I help people set up their businesses in all industries. Since I work with small and start up businesses, most of my clients form LLCs and S-Corporations. I also help people maintain their corporate structures and keep up with the gamut of compliance including meetings and minutes, operating agreements and bylaws, etc.
I've never had any potential clients make an issue out of my age. For that I have to thank our company's track record, reputation, testimonials, and endorsements. Among our clients are professionals of the highest levels including doctors, architects, and engineers. In fact many of our referrals come from attorneys and accountants who trust us with their clients.

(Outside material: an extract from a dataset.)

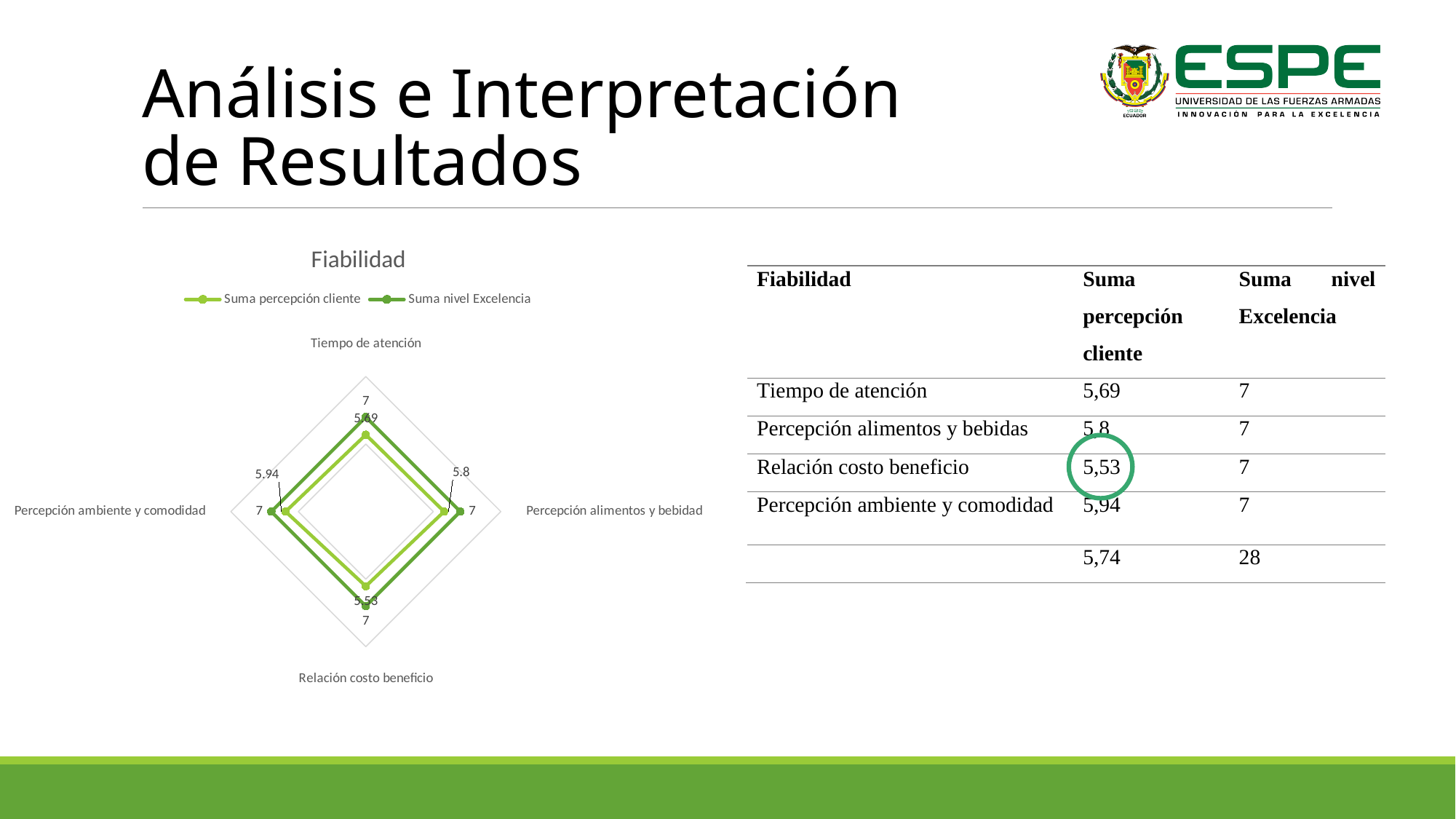
What are the two series names shown in the chart legend? Suma percepción cliente and Suma nivel Excelencia For Suma percepción cliente, which is larger: Percepción alimentos y bebidad or Tiempo de atención? Percepción alimentos y bebidad Which category has the lowest Suma percepción cliente value? Relación costo beneficio For Relación costo beneficio, what is the difference between the Suma nivel Excelencia value and the Suma percepción cliente value? 1,47 What is the Suma percepción cliente value for Relación costo beneficio? 5,53 What is the Suma nivel Excelencia value for Tiempo de atención? 7 How many series does the chart legend list? 2 What kind of chart is shown on the slide? Radar chart How many categories (axes) does the radar chart have? 4 What is the title of the chart? Fiabilidad Which category has the highest Suma percepción cliente value? Percepción ambiente y comodidad What is the Suma percepción cliente value for Percepción ambiente y comodidad? 5,94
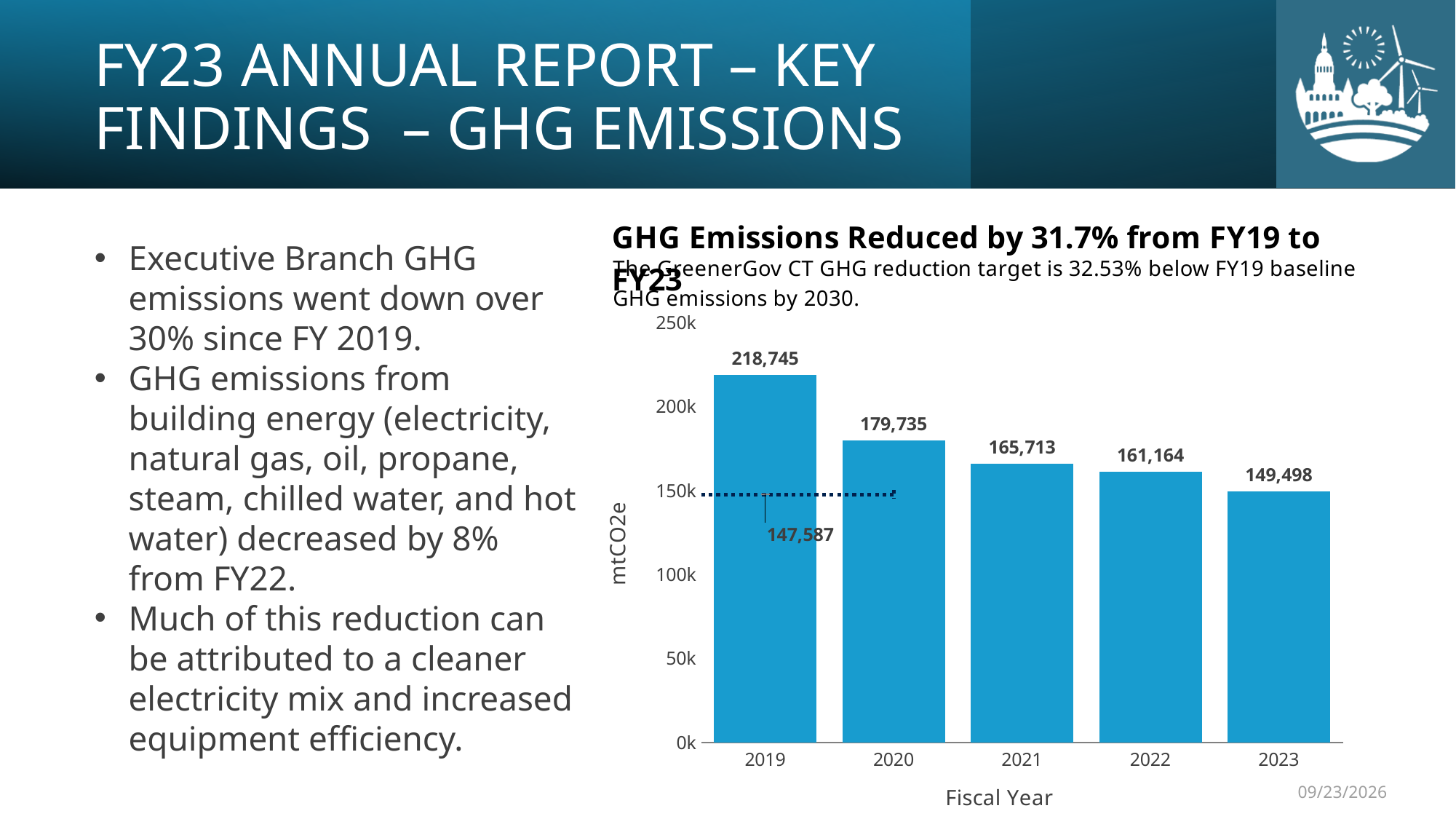
What kind of chart is used to show GHG emissions by fiscal year? bar chart What is the difference in GHG emissions between fiscal year 2020 and fiscal year 2021? 14,022 What was the GHG emissions value for fiscal year 2021? 165,713 Is the GHG emissions value for fiscal year 2023 greater or less than 150k? less How many fiscal years are shown on the x axis of the chart? 5 Which fiscal year has the highest GHG emissions? 2019 What was the GHG emissions value for fiscal year 2023? 149,498 What is the difference in GHG emissions between fiscal year 2019 and fiscal year 2023? 69,247 Do GHG emissions rise or fall from 2019 to 2023? fall Which fiscal year had higher GHG emissions, 2020 or 2022? 2020 Which fiscal year has the lowest GHG emissions? 2023 What was the GHG emissions value for fiscal year 2019? 218,745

My advice would be to have a conversation or series of conversations upfront outlining each person's roles in the business, how decisions will be made, who will get paid what, etc. You want to go in to the relationship with a solid understanding and a realistic set of expectations. And as you've probably heard a million times before, you want to document what you agree to in written form.
I think a lot of people are just so excited to get started that they don't take the time to get the procedural matters out of the way first. Big mistake. Invest the time to properly sett up your business and get your ducks in a row.
You don't want to be in a situation where one person is doing all the work and the other is juggling a dozen other projects. I've had that happen to me, and it could have easily been addressed by just talking about what we each plan to put into the business. There may not end up being any real issues, but nonetheless it's best to avoid any potential doubt or uncertainty.
Now if one person doesn't live up to those expectations, that's another thing. You want to plan for situations that may arise when one or both people are dissatisfied with the relationship and wants to move on. In such cases, what will happen to the business assets? What will happen to the ownership shares? You want to document all of these things ahead of time in a partnership agreement or shareholders agreement, depending on the structure of your business.
Another important consideration is how decisions are made. In 50/50 partnerships, you can find yourelves in a gridlock. It's best to preempt such problems and agree ahead of time to how the business makes decisions. A lot of people suggest that you assign final decision-making authority to one person. I personally prefer to preserve the equal natuer of 50/50 partnerships and allow both people to have equal input, though giving final "tie-breaker" authority to one partner or the other depending on the specific decision. That way you don't have one person making all the decisions, but rather making decisions for the aspects of the business in which that person specializes (marketing, account management, etc.). You would go through and assign responsibility and ultimate decision-making authority to each area.
Now these are just the basic things you should do to prepare for a partnership. I can tell you that starting and running a business would put strain on any relationship so ultimately it's going to be important that the friendship is resilient and the people involved are reasonable and willing to make sacrafices for the good of the business.
Small businesses lawsuits are a lot more common than you may think. This infographic shows that 1 in 3 small businesses are sued or threatened with lawsuits in recent years: https://www.boltinsurance.com/news/miscellaneous/small-business-lawsuits-infographic/.
I have had a number of clients who have been sued and many more who have been threatened with lawsuits. Significant legal expenses aside, the threat of a lawsuit is emotionally taxing on a business owner. From their perspective, it's tough knowing that one lawsuit could destroy everything they have sacraficed so much to build in their business. But if their personal liability is not limited, there is a far greater level of concern.
From the feedback I've received from many of my clients, liability protections provide peace of mind in addition to actual risk mitigation. I have only heard positive feedback that forming a a limited liability entity such as an LLC was the right decision.